◆ **Requirement**
The output should be the listing below, limited to the lines from the one with "Apartment Breeze Gateway Center" through the one with "How was the", exact and without pictures.

◆ **Records for processing**
===============

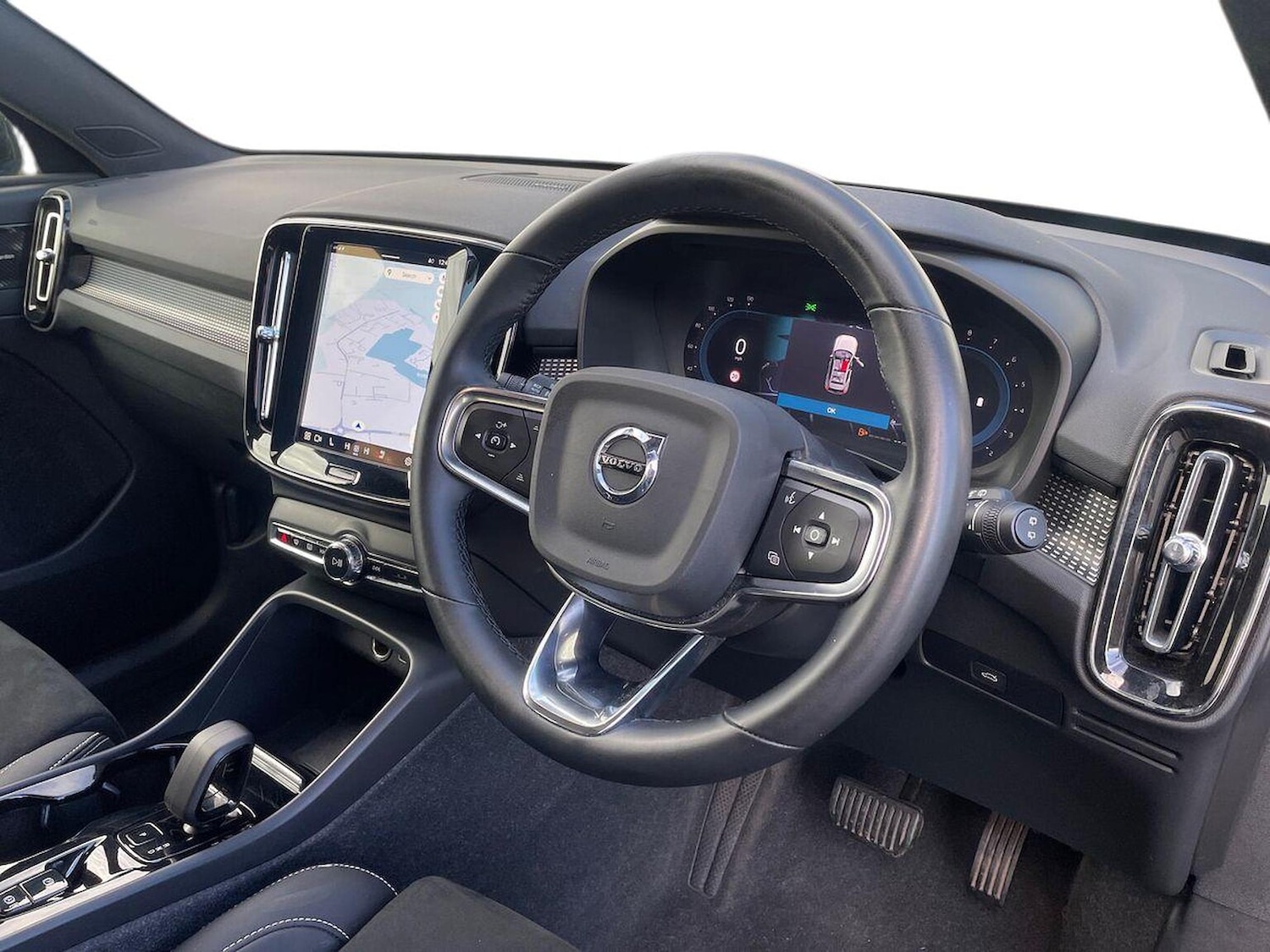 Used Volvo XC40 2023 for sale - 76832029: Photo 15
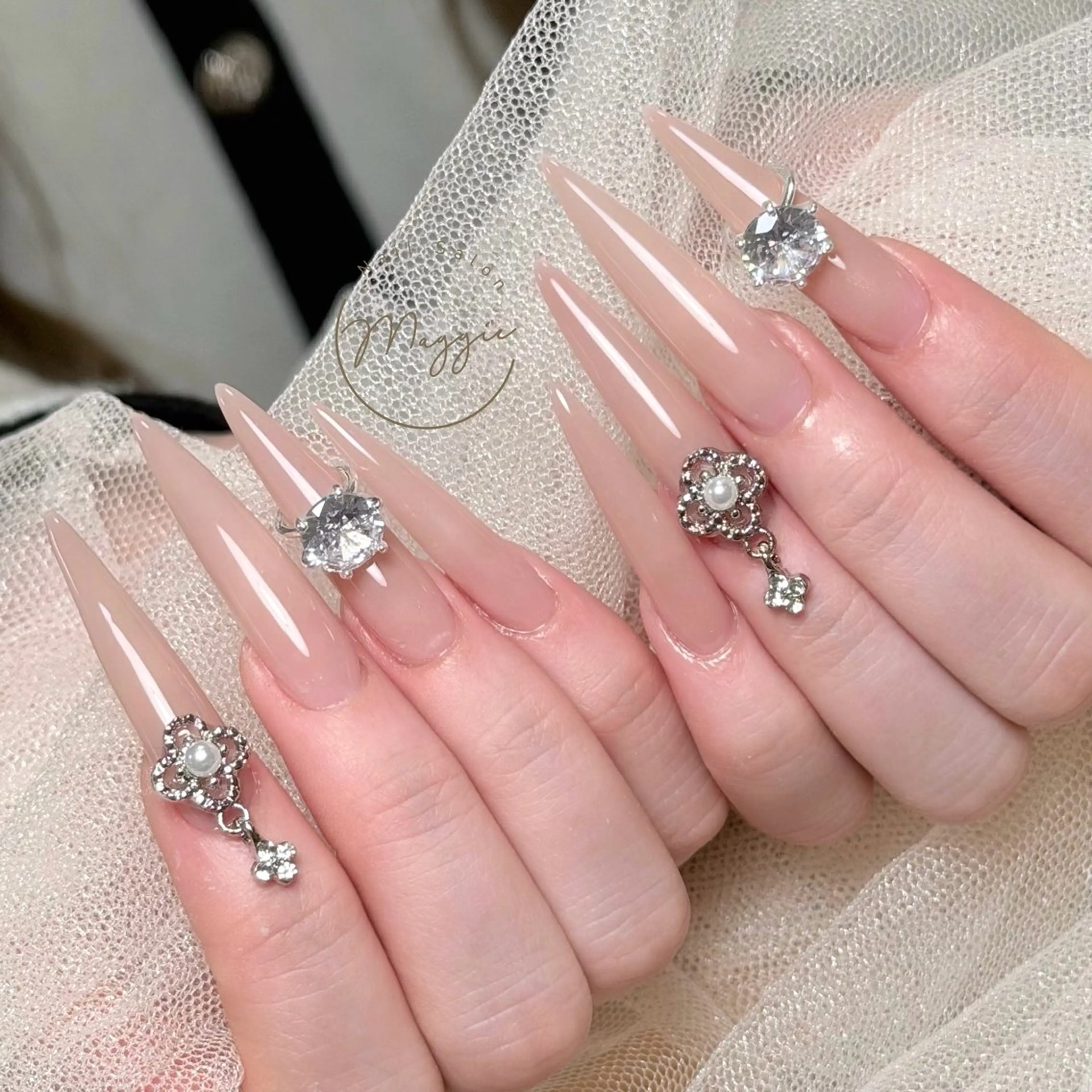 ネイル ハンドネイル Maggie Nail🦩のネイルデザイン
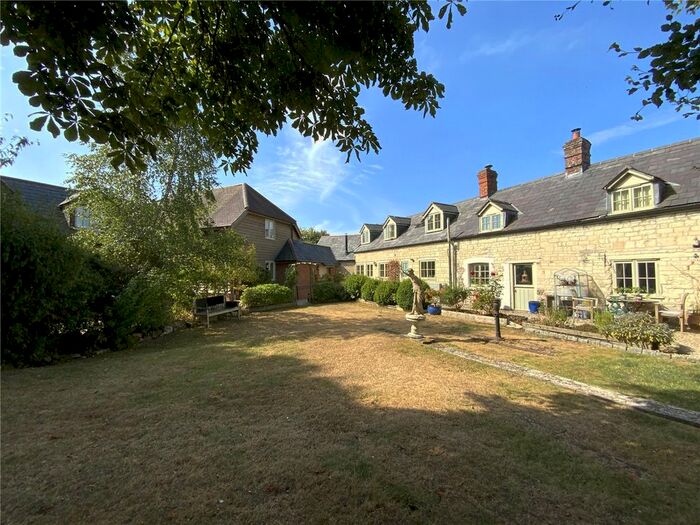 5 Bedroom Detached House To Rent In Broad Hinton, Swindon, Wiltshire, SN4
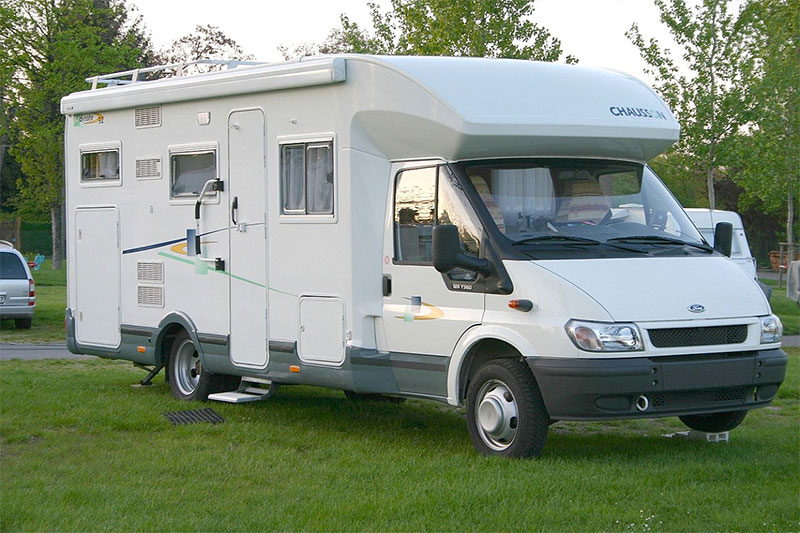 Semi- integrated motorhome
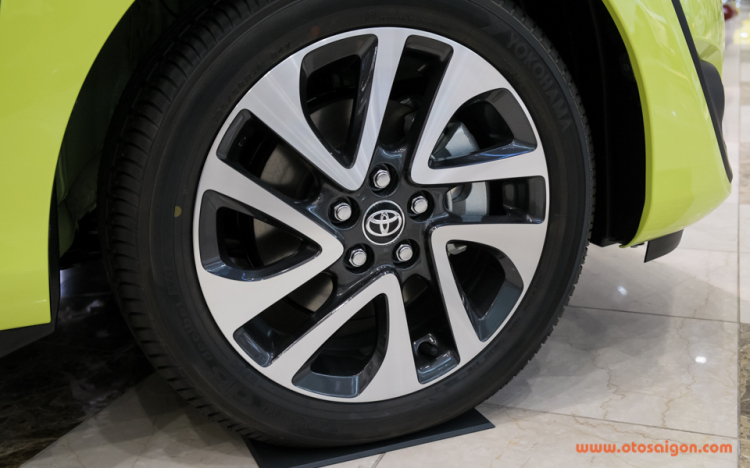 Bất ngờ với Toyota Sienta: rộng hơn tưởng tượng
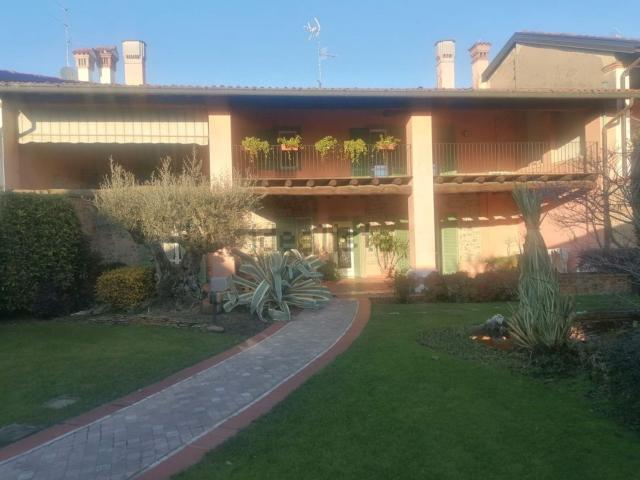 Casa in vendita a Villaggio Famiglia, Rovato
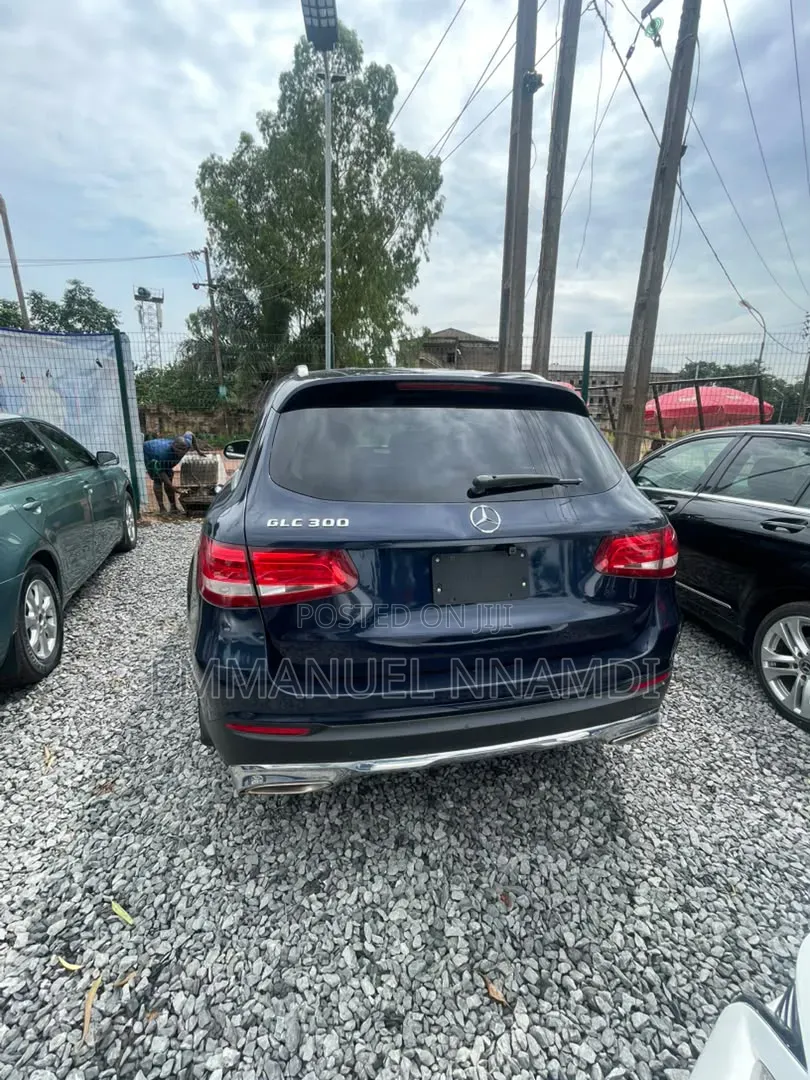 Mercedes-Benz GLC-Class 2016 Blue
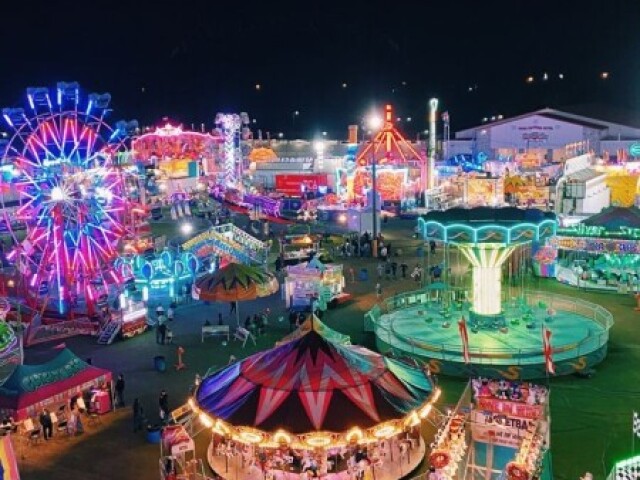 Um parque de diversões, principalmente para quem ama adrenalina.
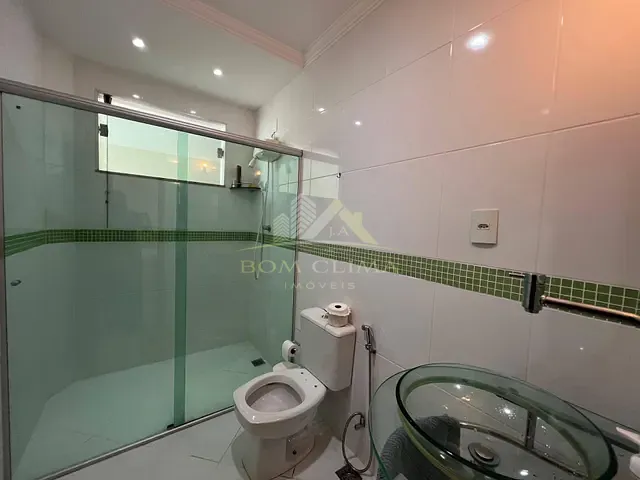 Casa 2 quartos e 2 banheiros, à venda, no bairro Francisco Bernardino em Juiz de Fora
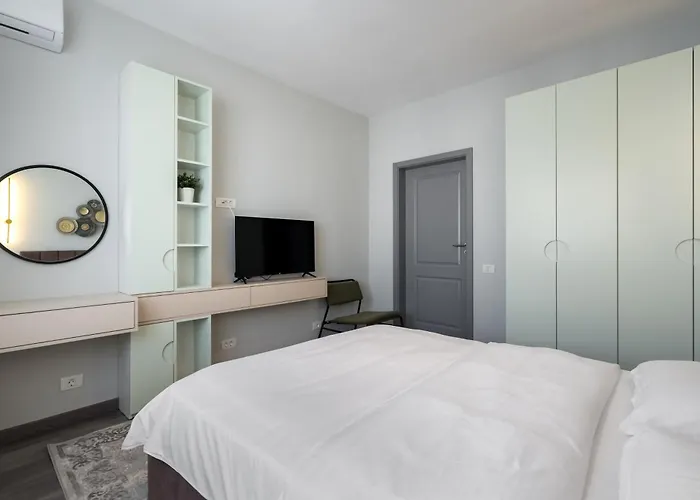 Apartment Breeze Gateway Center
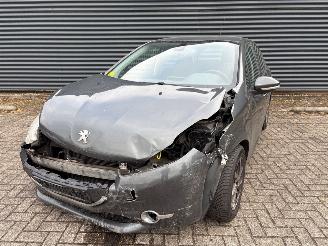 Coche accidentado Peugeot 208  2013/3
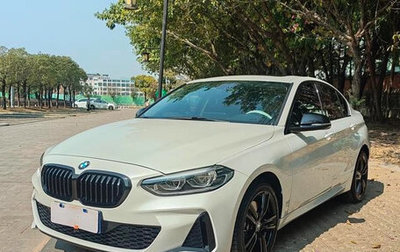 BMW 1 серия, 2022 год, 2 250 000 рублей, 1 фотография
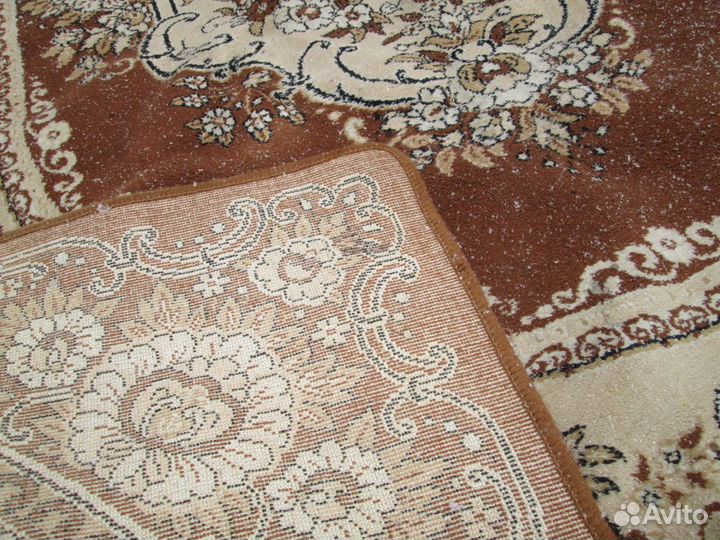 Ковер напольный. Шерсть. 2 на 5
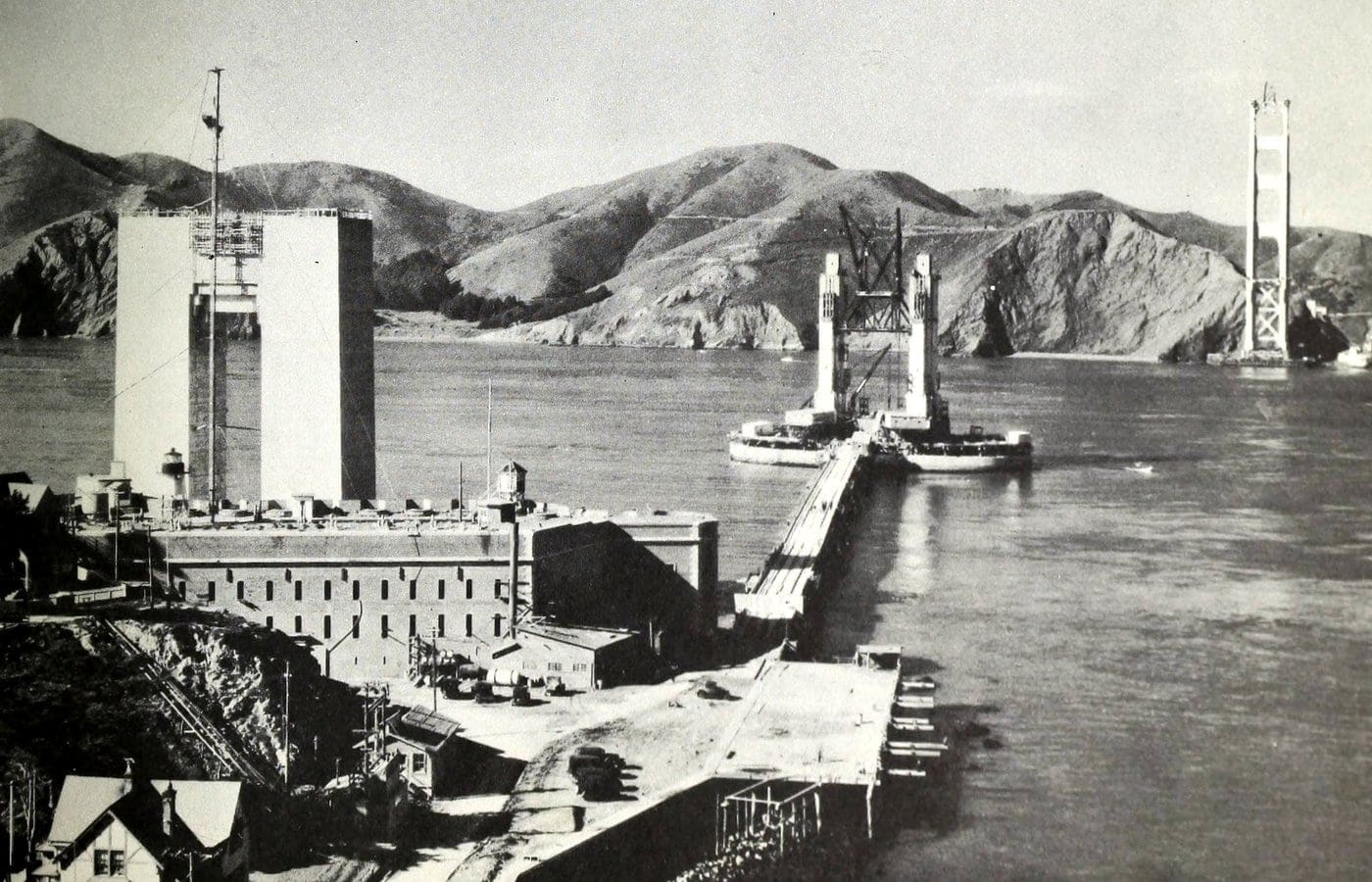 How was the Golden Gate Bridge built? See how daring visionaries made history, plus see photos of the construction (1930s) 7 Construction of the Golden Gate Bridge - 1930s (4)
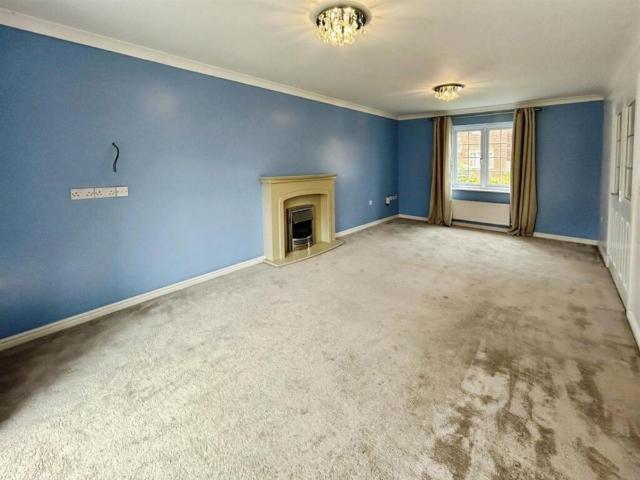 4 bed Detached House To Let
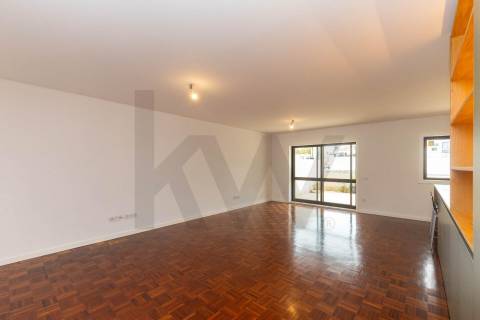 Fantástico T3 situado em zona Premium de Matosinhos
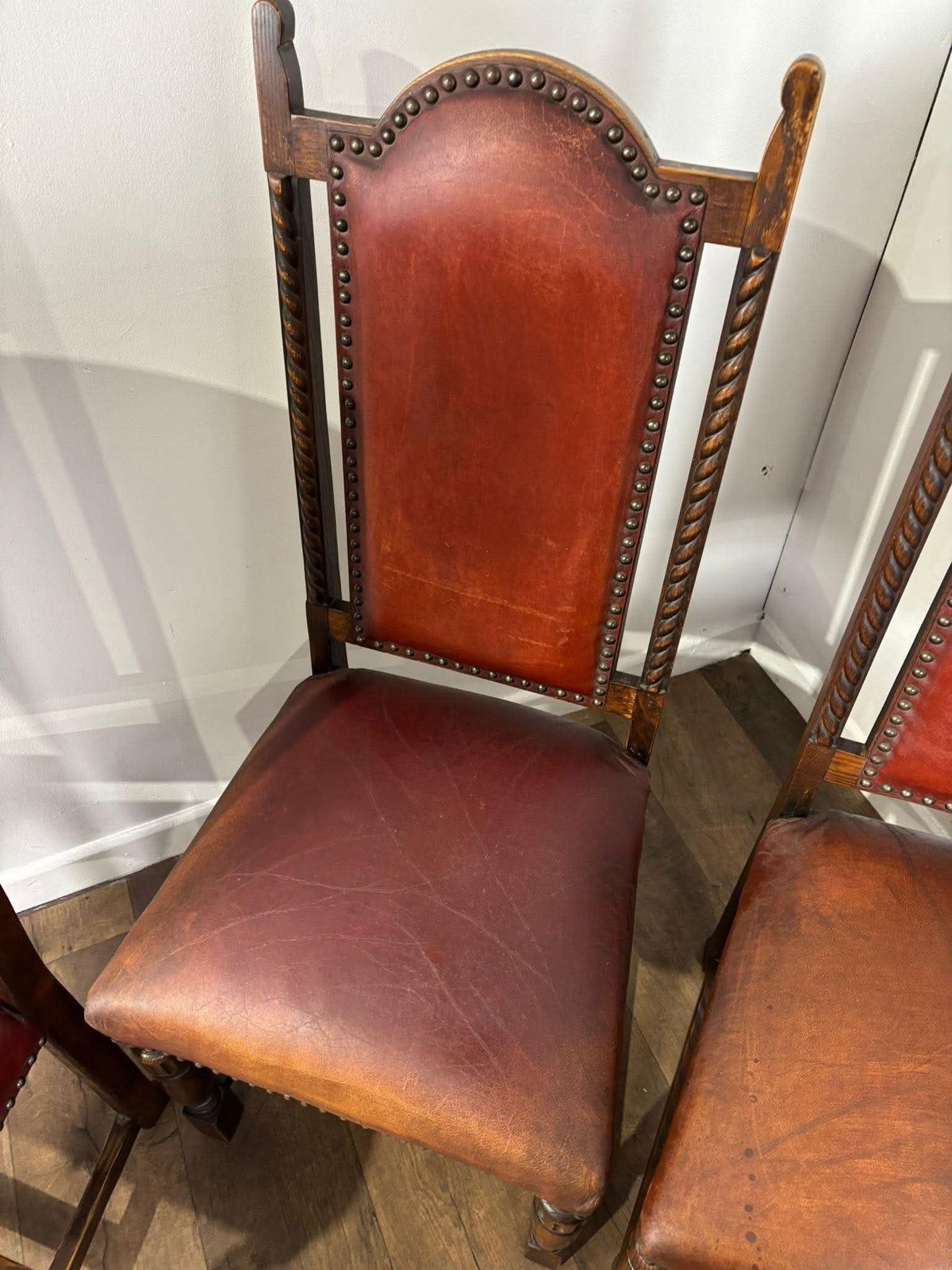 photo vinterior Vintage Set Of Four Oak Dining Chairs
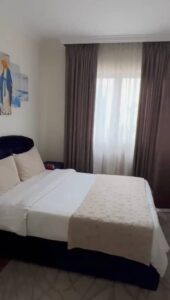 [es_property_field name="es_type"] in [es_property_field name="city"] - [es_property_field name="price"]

===============

◆ **Reply to the exercise**
 Apartment Breeze Gateway Center
 Coche accidentado Peugeot 208  2013/3
 BMW 1 серия, 2022 год, 2 250 000 рублей, 1 фотография
 Ковер напольный. Шерсть. 2 на 5
 How was the Golden Gate Bridge built? See how daring visionaries made history, plus see photos of the construction (1930s) 7 Construction of the Golden Gate Bridge - 1930s (4)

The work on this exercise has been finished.